• [DOKUMENT]
···

# Gehäuselüfter an Grafikkarte anschließen?



## marvelmaster (9. September 2010)

*Gehäuselüfter an Grafikkarte anschließen?*

Hallo, hab ne GTX 470 MK-13 Extreme, bei der 2 Gehäuselüfter (120mm) drauf sind.
Wollte mal gerne wissen wie ich es anstelle die GEhäuselüfter von der GRafikkarte steuern zu lassen.
Man muss die doch irgendwie an den Lüfter2Pol der Grafikkarte anschließen können.

MfG


----------



## VVeisserRabe (9. September 2010)

*AW: Gehäuselüfter an Grafikkarte anschließen?*

Wie wärs mit nem y- adapter?


----------



## euMelBeumel (9. September 2010)

*AW: Gehäuselüfter an Grafikkarte anschließen?*

Es gab mal auf eBay und Co solche Adapter, um normale 3-Pin Lüfter an diese "Minianschlüsse" zu klemmen, ich finde sie aber nicht mehr.

Wärst du denn auch bereit so etwas selbst zu basteln?


----------



## marvelmaster (9. September 2010)

*AW: Gehäuselüfter an Grafikkarte anschließen?*

JO selber basteln würd ich auch^^ wenn das geht hab eben erst 2 9V Batterien an 12V 60mm Lüfter geklemmt zum Spass 

Wie wärs mit nem y- adapter?                  ... Ja schon aber Graka hat ja son Minianschluss


----------



## euMelBeumel (9. September 2010)

···

• [BEREITGESTELLTES MATERIAL]
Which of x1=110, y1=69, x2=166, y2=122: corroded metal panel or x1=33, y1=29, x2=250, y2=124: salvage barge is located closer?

···

• [IHRE AUFGABE]
Welches Grafikkartenmodell besitzt marvelmaster laut Dokument?

• [LÖSUNG DER AUFGABE]
Eine GTX 470 MK-13 Extreme.